(Extracted page text data)

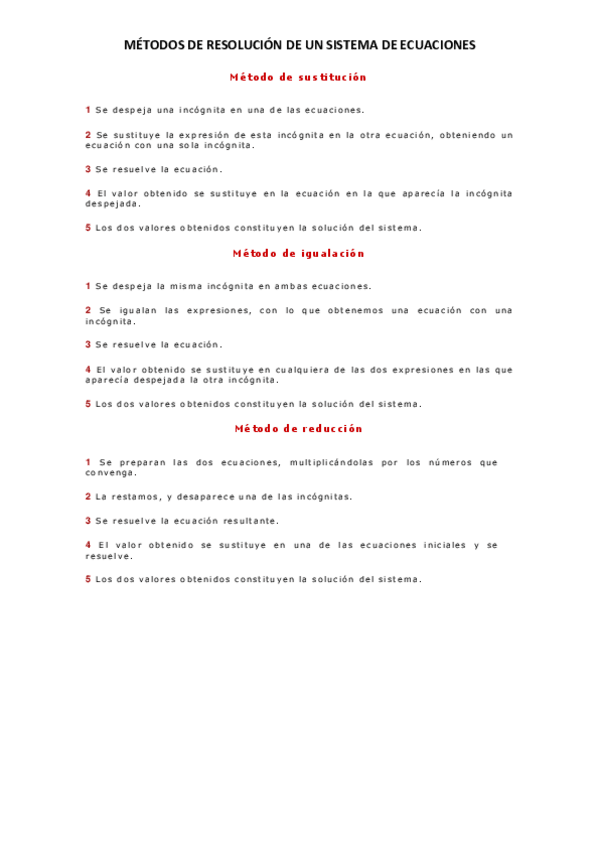 MÉTODOS DE RESOLUCIÓN DE UN SISTEMA DE ECUACIONES

Método de sustitución

1 Se despeja una incógnita en una de las ecuaciones.

2 Se sustituye la expresión de esta incógnita en la otra ecuación, obteniendo un ecuación con una sola incógnita.

3 Se resuelve la ecuación.

4 El valor obtenido se sustituye en la ecuación en la que aparecía la incógnita despejada.

5 Los dos valores obtenidos constituyen la solución del sistema.

Método de igualación

1 Se despeja la misma incógnita en ambas ecuaciones.

2 Se igualan las expresiones, con lo que obtenemos una ecuación con una incógnita.

3 Se resuelve la ecuación.

4 El valor obtenido se sustituye en cualquiera de las dos expresiones en las que aparecía despejada la otra incógnita.

5 Los dos valores obtenidos constituyen la solución del sistema.

Método de reducción

1 Se preparan las dos ecuaciones, multiplicándolas por los números que convenga.

2 La restamos, y desaparece una de las incógnitas.

3 Se resuelve la ecuación resultante.

4 El valor obtenido se sustituye en una de las ecuaciones iniciales y se resuelve.

5 Los dos valores obtenidos constituyen la solución del sistema.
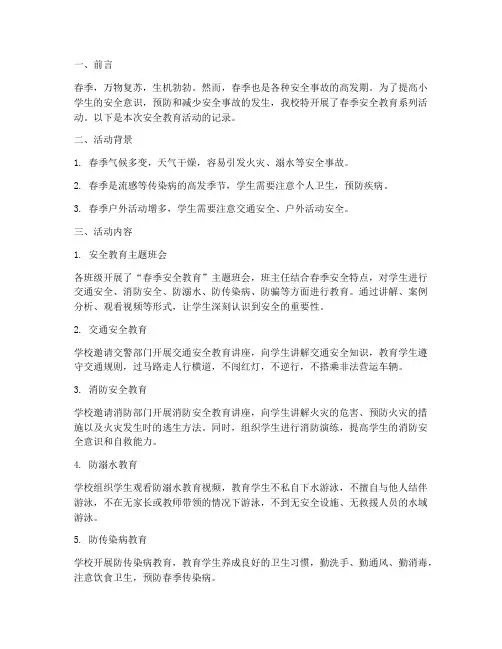 一、前言

春季，万物复苏，生机勃勃。然而，春季也是各种安全事故的高发期。为了提高小学生的安全意识，预防和减少安全事故的发生，我校特开展了春季安全教育系列活动。以下是本次安全教育活动的记录。

二、活动背景

1. 春季气候多变，天气干燥，容易引发火灾、溺水等安全事故。

2. 春季是流感等传染病的高发季节，学生需要注意个人卫生，预防疾病。

3. 春季户外活动增多，学生需要注意交通安全、户外活动安全。

三、活动内容

1. 安全教育主题班会

各班级开展了“春季安全教育”主题班会，班主任结合春季安全特点，对学生进行交通安全、消防安全、防溺水、防传染病、防骗等方面进行教育。通过讲解、案例分析、观看视频等形式，让学生深刻认识到安全的重要性。

2. 交通安全教育

学校邀请交警部门开展交通安全教育讲座，向学生讲解交通安全知识，教育学生遵守交通规则，过马路走人行横道，不闯红灯，不逆行，不搭乘非法营运车辆。

3. 消防安全教育

学校邀请消防部门开展消防安全教育讲座，向学生讲解火灾的危害、预防火灾的措施以及火灾发生时的逃生方法。同时，组织学生进行消防演练，提高学生的消防安全意识和自救能力。

4. 防溺水教育

学校组织学生观看防溺水教育视频，教育学生不私自下水游泳，不擅自与他人结伴游泳，不在无家长或教师带领的情况下游泳，不到无安全设施、无救援人员的水域游泳。

5. 防传染病教育

学校开展防传染病教育，教育学生养成良好的卫生习惯，勤洗手、勤通风、勤消毒，注意饮食卫生，预防春季传染病。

EXERCISE REQUIREMENTS: Word-for-word copy, no pictures: write out the entries above in full.

RESPONSE FOR THIS EXERCISE:
 MÉTODOS DE RESOLUCIÓN DE UN SISTEMA DE ECUACIONES

Método de sustitución

1 Se despeja una incógnita en una de las ecuaciones.

2 Se sustituye la expresión de esta incógnita en la otra ecuación, obteniendo un ecuación con una sola incógnita.

3 Se resuelve la ecuación.

4 El valor obtenido se sustituye en la ecuación en la que aparecía la incógnita despejada.

5 Los dos valores obtenidos constituyen la solución del sistema.

Método de igualación

1 Se despeja la misma incógnita en ambas ecuaciones.

2 Se igualan las expresiones, con lo que obtenemos una ecuación con una incógnita.

3 Se resuelve la ecuación.

4 El valor obtenido se sustituye en cualquiera de las dos expresiones en las que aparecía despejada la otra incógnita.

5 Los dos valores obtenidos constituyen la solución del sistema.

Método de reducción

1 Se preparan las dos ecuaciones, multiplicándolas por los números que convenga.

2 La restamos, y desaparece una de las incógnitas.

3 Se resuelve la ecuación resultante.

4 El valor obtenido se sustituye en una de las ecuaciones iniciales y se resuelve.

5 Los dos valores obtenidos constituyen la solución del sistema.
 一、前言

春季，万物复苏，生机勃勃。然而，春季也是各种安全事故的高发期。为了提高小学生的安全意识，预防和减少安全事故的发生，我校特开展了春季安全教育系列活动。以下是本次安全教育活动的记录。

二、活动背景

1. 春季气候多变，天气干燥，容易引发火灾、溺水等安全事故。

2. 春季是流感等传染病的高发季节，学生需要注意个人卫生，预防疾病。

3. 春季户外活动增多，学生需要注意交通安全、户外活动安全。

三、活动内容

1. 安全教育主题班会

各班级开展了“春季安全教育”主题班会，班主任结合春季安全特点，对学生进行交通安全、消防安全、防溺水、防传染病、防骗等方面进行教育。通过讲解、案例分析、观看视频等形式，让学生深刻认识到安全的重要性。

2. 交通安全教育

学校邀请交警部门开展交通安全教育讲座，向学生讲解交通安全知识，教育学生遵守交通规则，过马路走人行横道，不闯红灯，不逆行，不搭乘非法营运车辆。

3. 消防安全教育

学校邀请消防部门开展消防安全教育讲座，向学生讲解火灾的危害、预防火灾的措施以及火灾发生时的逃生方法。同时，组织学生进行消防演练，提高学生的消防安全意识和自救能力。

4. 防溺水教育

学校组织学生观看防溺水教育视频，教育学生不私自下水游泳，不擅自与他人结伴游泳，不在无家长或教师带领的情况下游泳，不到无安全设施、无救援人员的水域游泳。

5. 防传染病教育

学校开展防传染病教育，教育学生养成良好的卫生习惯，勤洗手、勤通风、勤消毒，注意饮食卫生，预防春季传染病。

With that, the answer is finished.